## PROVIDED PASSAGE
______

From the numbing Plant Hardiness Zone 4 cold of its McKean County winters to the 90 degree F., summer days of the Piedmont Plateau, Pennsylvania's climate can challenge gardeners. With a little effort, however, they can find several attractive flowering shrubs suitable for their Keystone State landscapes. Small border and foundation plantings or large screening hedges, these shrubs brighten Pennsylvania gardens with their bright flowers, berries, or fall leaves.
Dwarf Witch Alder
Dwarf witch alder is a small--up to 3 feet high--mounding shrub of the witch hazel family. It grows wild in the elevated sunny areas of Pennsylvania's southern coastal plain. This pest-and-disease-resistant shrub, says the Lady Bird Johnson Wildflower Center, is an excellent fit for planted in woodland gardens with rhododendrons and other spring-blooming shrubs. In April and May, clusters of white or pink powder-puff-like blooms cover its branches' ends. Heavy, glossy green summer foliage brings red or yellow autumn garden color. For best performance, plant this shrub in part shade and well-drained sandy or peaty loam on the acidic side.
Black huckleberry (Gaylussacia baccata) is a small, densely branched spreading shrub useful as a ground cover in poor, rocky soils. From 1 to 2 feet high, it has small oval green leaves. They become shades of crimson or orange in autumn. Between May and July, says the Lady Bird Johnson Wildflower Center, black huckleberry has clusters of white or pink tube-shaped flowers. Birds and wildlife feed on the blue-black berries that follow. Black huckleberry is equally at home in sun or shade and dry, moist or wet locations. It performs best in acidic, sandy or rocky soil.

______

## EXTRACTED RECORDS
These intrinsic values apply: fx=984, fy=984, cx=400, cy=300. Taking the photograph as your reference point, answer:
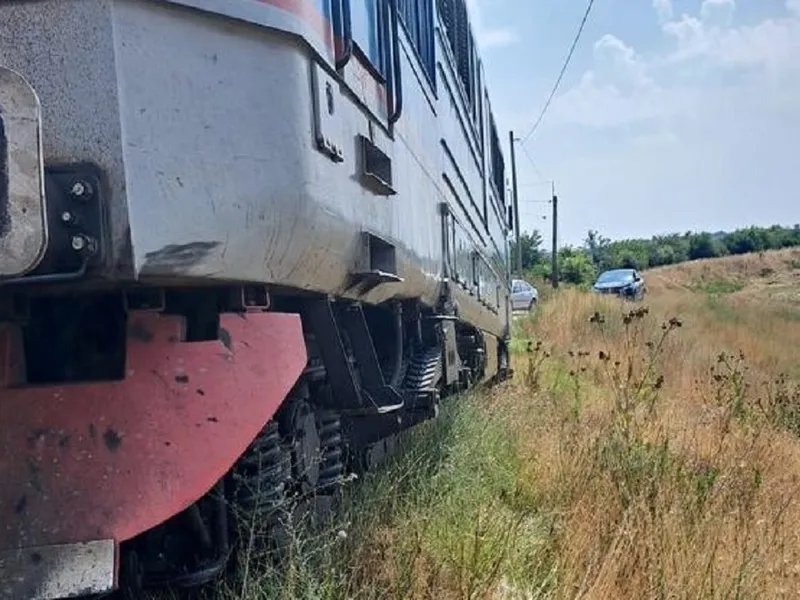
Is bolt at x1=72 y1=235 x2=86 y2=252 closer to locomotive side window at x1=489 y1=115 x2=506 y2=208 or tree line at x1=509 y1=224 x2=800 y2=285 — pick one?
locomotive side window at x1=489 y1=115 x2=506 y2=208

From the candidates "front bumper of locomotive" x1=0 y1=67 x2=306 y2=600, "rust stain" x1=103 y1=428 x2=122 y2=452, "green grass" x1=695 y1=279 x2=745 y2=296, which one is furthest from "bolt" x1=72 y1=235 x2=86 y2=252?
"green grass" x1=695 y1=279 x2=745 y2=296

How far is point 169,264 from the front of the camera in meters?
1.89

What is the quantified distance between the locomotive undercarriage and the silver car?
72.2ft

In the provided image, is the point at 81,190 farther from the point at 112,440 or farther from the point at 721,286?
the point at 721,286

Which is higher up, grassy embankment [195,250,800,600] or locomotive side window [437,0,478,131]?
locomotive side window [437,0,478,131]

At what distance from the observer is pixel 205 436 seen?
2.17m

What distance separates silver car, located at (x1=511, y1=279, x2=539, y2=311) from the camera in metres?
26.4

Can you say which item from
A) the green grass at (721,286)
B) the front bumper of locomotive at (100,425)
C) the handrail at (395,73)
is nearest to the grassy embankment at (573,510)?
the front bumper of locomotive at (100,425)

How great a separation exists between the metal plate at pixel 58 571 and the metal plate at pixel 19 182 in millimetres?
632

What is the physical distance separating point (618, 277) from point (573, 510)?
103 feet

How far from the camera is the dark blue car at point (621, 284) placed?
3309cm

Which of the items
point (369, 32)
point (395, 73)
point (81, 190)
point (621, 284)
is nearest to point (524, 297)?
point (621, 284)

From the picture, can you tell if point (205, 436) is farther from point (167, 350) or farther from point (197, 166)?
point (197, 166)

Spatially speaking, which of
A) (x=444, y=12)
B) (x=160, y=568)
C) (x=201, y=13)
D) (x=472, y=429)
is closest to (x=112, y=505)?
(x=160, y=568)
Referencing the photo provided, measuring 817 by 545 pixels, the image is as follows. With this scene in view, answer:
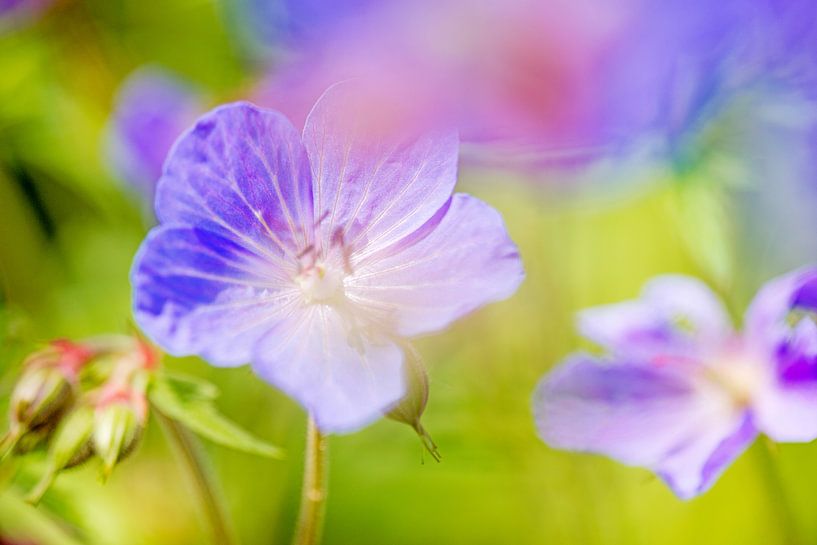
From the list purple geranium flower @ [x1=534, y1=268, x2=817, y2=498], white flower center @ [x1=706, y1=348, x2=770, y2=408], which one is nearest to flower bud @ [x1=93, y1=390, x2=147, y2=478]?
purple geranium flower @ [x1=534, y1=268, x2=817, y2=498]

______

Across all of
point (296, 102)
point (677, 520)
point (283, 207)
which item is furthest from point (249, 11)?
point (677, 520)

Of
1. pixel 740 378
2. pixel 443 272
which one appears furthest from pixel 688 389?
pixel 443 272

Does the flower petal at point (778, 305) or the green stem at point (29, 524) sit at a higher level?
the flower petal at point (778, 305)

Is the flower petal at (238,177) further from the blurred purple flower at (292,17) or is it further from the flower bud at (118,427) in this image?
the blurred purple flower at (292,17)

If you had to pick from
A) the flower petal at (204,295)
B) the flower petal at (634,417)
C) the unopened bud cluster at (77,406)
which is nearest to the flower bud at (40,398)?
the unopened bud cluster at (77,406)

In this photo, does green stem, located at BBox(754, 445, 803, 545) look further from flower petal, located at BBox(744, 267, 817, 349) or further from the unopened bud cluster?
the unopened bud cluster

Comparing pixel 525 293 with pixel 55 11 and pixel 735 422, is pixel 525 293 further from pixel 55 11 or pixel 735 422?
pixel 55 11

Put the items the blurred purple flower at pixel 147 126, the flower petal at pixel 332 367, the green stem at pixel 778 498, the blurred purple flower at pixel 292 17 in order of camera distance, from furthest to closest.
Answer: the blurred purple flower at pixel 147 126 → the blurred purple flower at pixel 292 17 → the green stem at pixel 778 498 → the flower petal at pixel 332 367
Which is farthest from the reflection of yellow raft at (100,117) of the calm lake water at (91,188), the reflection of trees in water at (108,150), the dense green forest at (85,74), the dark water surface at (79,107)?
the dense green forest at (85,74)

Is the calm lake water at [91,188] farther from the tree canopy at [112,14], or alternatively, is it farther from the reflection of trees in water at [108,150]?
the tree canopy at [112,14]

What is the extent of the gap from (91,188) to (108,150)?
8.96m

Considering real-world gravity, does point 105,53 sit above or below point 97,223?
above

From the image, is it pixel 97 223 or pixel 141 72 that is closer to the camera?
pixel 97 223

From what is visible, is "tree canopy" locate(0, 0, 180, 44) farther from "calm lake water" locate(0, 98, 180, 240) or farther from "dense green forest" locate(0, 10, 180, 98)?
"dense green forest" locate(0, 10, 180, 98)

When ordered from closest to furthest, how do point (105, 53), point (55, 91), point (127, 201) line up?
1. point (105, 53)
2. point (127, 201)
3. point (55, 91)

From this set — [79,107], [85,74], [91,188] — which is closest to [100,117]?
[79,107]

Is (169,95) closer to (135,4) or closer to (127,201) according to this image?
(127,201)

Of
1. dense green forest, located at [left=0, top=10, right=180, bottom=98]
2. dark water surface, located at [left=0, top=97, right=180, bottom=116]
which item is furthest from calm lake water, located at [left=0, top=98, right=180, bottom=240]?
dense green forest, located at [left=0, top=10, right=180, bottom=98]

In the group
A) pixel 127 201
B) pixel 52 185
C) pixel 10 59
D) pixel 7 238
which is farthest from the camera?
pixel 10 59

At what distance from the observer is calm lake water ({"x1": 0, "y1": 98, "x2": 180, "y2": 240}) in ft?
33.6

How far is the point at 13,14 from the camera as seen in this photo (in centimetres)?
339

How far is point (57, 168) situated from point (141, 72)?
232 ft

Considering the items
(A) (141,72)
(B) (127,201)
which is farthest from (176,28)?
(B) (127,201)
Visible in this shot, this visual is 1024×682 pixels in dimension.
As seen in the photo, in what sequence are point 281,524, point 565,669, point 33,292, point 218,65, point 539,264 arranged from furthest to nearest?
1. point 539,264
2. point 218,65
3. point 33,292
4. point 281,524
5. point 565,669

______

## QUESTIONS
[1] According to the Pennsylvania shrubs passage, during which months does black huckleberry bloom?
[2] Please write the next part of the Pennsylvania shrubs passage, picking up after its final sentence.
The entries have nothing to do with this work.

## TASK RESPONSES
[1] Between May and July.

[2]
Crimsoneyed rosemallow (Hibiscus moscheutos) is a shrub of the mallow family. Three to 8 feet high, it grows wild in Pennsylvania's marshes and wet uplands. Blooming form July to September, it has gray-green heart-shaped leaves and showy five-petaled hibiscus-like flowers. Five cream-colored petals have contrasting deep-red bases and columns of bright yellow stamens. The flowers are hummingbird magnets. Plant this shrub, recommends the Lady Bird Johnson Wildflower Center, in a sunny to partly shady spot with wet or moist alkaline soil.
Flame azalea (Rhododendron calendulaceum) is another spring blooming shrub. Native to to Pennsylvania's mountain woods, it stands between 6 and 12 feet high. In May, flame azalea's flowers appear just before or simultaneously with its leaves. Ranging from golden yellow to red, the vase-shaped blossoms light the wooded hillsides with their brilliance. Plant this popular ornamental shrub where it will get at least a few hours of sun each day, advises the Lady Bird Johnson Wildflower Center. It needs well-drained, moist acidic soil. Pruning plants when they are young will maximize later bloom. Ingesting any part of this or other rhododendrons is toxic.